Colin Horgan responds to my response.
Let’s consider what’s followed from the point where we all saw people like Stephen Lewis give blatantly partisan comments, referencing the letter, only days after Layton’s death. Fine for him. But from that point on, Wherry seems to argue, it has technically been up to us as to whether to allow the party spinners to dictate how we use those words. But, quite frankly, this is why people invented propaganda: to make sure words are no longer just words, and to make sure the spin sticks.
Consider, for example, the story Paul Dewar told Wednesday on the Hill — the one I quoted about how Jack Layton was one of those rare politicians who, unlike others, sincerely believed in optimism or hope. Dewar still used the words as if they were still abstract, shared notions, rather than the blatantly partisan terms the party had specifically designed them to be a year before. This is where the sleight of hand happens – and, again, I doubt Aaron would argue with me here. This whole time, the NDP has held up these words as if they were truly non-partisan and apolitical – just wonderful words – but at the same time used them in their intended form, as NDP slogans. So yes, they are sincere, in that they are sincerely tools for the financial and political gain of the party…
Fundamentally, I think Aaron and I agree. But maybe this is the difference: Wherry allows for the possibility that one can believe in love and hope and optimism even if you aren’t an NDP supporter. While I agree in part, I tend to think if that is the case, even if you do, you’re going to use different words to describe these sentiments because the NDP already owns those ones. And as soon as that’s the case, you’re losing, and the propaganda is eating you alive from the inside out. They have you by the balls.
I think if I had it to do over again, I wouldn’t have included the last paragraph of what I wrote yesterday. I think it muddled my argument. (In the coming days I will be unveiling a seven-point plan that renders that paragraph null and void and will, in future, object to anyone who attempts to reference it.)
Maybe there are two separate discussions here: one about Jack Layton’s letter and its inherent politics and another about how the letter’s words have been used since.
As I tried to say yesterday, Jack Layton’s last letter is, unabashedly I’d say, a political document. He was a politician and he made no attempt to separate himself from his politics. His words were political. They might transcend partisanship—the team sport through which we act our politics—but there is no sense drawing a line, between politics and that-which-is-not-politics, that Jack Layton himself didn’t seem to generally recognize.
Have those words—specifically love, hope and optimism—since become “blatantly partisan terms?” Well, partisans have surely used them in public settings. And not just New Democrats. Bob Rae turned them around to attack Thomas Mulcair. James Moore used them to mock the NDP’s use of attack ads. Does that mean the final paragraph of Jack Layton’s last letter has been corrupted*? Have Paul Dewar, Bob Rae and James Moore ruined whatever we might’ve thought we once had? Let’s consider an extreme hypothetical. Let’s say, three years from now, the NDP entitled its campaign platform, “Love, hope and optimism.” That would be fairly tacky. And arguably cynical. But it wouldn’t necessarily render the letter tacky and cynical.

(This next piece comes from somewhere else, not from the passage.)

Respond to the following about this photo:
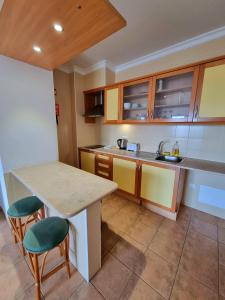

Of the letter’s words—specifically the memorable last sentences, I presume—Colin writes that “they should [have] never been seen as anything but part of the cynical political system within which we operate.” I would agree with him entirely except for the adjective cynical. They were always part of the political system. They were always political. And while those words might be used for cynical purposes, our politics is not inherently cynical. (Or at least no more inherently cynical than our society is.) You can decide for yourself whether you believe that letter to have been a cynical exercise. But it needn’t, solely by virtue of being political, be regarded as such.
*In writing about Jack Layton’s last letter I gave some thought to how his famous words have been turned around to attack the NDP. My first reaction was that such stuff was rather unseemly (using the last words of a dead friend and colleague to mock New Democrats). But I’ve lately wondered if even Jack Layton would have found it unseemly. Or if he would’ve simply smiled and shrugged and accepted that that’s politics, that’s life. You say things out loud and people are free to respond to those words however they see fit. For my part, I’ve argued against the idea that we should avoid “politicizing” certain things and so I should probably, in my own case, apply that rule here.